"Le royaume dénonce et condamne les violations iraniennes de la souveraineté de l'Irak", indique le communiqué publié par l'agence officielle SPA, en référence aux tirs de missiles iraniens mercredi contre des bases irakiennes abritant des soldats américains.
L'Arabie saoudite est le premier des voisins arabes de l'Irak à dénoncer aussi clairement les attaques iraniennes qui ont été dénoncées par certains dirigeants à Bagdad, dont le président Barham Saleh.
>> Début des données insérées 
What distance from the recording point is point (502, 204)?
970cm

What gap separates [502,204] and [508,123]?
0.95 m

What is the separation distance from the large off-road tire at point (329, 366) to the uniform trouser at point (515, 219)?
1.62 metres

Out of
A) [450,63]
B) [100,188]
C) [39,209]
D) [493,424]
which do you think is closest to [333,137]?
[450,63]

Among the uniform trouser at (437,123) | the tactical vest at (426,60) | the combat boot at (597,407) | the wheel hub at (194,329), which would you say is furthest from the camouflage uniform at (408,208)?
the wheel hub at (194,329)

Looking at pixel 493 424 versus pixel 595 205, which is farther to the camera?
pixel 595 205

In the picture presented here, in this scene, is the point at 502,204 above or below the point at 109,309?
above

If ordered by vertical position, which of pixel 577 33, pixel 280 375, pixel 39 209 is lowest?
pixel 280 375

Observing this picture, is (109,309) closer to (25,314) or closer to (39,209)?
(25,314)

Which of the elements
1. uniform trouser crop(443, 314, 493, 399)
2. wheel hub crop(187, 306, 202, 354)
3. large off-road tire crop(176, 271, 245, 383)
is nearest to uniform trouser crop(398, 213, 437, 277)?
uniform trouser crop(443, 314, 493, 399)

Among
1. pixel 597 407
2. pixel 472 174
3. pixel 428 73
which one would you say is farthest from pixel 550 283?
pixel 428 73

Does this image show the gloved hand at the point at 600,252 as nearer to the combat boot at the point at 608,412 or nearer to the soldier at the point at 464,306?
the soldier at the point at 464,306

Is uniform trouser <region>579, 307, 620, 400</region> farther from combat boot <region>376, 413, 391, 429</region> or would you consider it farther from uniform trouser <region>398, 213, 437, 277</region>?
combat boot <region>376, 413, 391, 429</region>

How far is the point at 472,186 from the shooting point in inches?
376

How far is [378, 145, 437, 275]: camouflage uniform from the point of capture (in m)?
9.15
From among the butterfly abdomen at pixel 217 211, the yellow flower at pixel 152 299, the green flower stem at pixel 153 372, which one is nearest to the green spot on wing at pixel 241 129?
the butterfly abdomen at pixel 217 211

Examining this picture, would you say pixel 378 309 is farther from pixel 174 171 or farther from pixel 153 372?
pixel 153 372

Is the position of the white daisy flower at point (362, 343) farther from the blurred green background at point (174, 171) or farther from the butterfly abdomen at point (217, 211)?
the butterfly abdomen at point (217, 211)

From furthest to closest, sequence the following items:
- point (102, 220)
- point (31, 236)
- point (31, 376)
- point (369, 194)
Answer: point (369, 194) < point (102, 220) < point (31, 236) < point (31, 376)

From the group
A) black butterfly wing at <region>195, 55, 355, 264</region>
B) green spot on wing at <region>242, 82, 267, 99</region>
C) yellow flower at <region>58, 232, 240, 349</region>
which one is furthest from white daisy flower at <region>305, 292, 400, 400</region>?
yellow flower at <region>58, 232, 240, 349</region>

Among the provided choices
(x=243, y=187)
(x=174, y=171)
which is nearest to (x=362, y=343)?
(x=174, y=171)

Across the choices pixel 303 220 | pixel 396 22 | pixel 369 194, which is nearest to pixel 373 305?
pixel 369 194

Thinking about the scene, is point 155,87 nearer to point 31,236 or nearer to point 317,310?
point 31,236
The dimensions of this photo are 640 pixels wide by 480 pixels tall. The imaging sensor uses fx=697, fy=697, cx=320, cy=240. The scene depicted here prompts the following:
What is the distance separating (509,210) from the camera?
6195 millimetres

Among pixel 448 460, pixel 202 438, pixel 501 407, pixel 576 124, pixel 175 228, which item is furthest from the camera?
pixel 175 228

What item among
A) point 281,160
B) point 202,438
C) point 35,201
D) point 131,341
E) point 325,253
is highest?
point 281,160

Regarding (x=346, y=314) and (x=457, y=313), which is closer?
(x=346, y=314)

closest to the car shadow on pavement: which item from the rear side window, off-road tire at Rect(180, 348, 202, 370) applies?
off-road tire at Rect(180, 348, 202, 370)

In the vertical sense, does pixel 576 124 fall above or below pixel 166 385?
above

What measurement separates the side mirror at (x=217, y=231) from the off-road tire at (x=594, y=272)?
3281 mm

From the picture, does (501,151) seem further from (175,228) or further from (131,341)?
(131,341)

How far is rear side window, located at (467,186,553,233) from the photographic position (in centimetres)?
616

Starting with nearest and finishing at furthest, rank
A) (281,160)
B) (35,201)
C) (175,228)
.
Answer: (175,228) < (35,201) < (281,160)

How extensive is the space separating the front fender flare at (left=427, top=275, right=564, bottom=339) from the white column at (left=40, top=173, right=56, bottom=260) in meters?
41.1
L'Iran a assuré mercredi dans une lettre à l'ONU de son "plein respect" de la souveraineté et de l'intégrité territoriale de l'Irak après le tir par Téhéran de 22 missiles sur des bases irakiennes abritant des soldats américains.
L'Arabie saoudite a renouvelé, dans le même communiqué, ses appels à la "retenue (adressés) à toutes les parties".
Les autorités saoudiennes ont également exhorté ces parties à éviter une "escalade pour préserver la stabilité de l'Irak et de la région", selon le texte du communiqué.
Lundi, avant les tirs de missiles iraniens en représailles à la mort du général iranien Kassem Soleimani, tué par un drone américain à Bagdad, Riyad avait appelé au calme.
Le ministre saoudien des Affaires étrangères avait alors évoqué devant la presse une "très dangereuse" escalade entre l'Iran et les Etats-unis.
"C'est certainement un moment très dangereux", a déclaré le prince Fayçal ben Farhane pour qualifier les menaces échangées entre Washington et Téhéran depuis le raid américain du 3 janvier qui a tué le haut gradé iranien et plusieurs de ses compagnons d'armes. "Nous espérons voir les acteurs prendre toutes les mesures nécessaires pour éviter toute nouvelle escalade et provocation", a-t-il ajouté.
De son côté, le roi Salmane d'Arabie saoudite a souligné la nécessité de prendre des mesures pour désamorcer les tensions lors d'une conversation téléphonique le 4 janvier avec le président irakien Barham Saleh.
Le prince héritier Mohammad ben Salmane a chargé le prince Khaled ben Salmane, son jeune frère et vice-ministre de la Défense, de se rendre à Washington et Londres pour plaider en faveur d'une désescalade.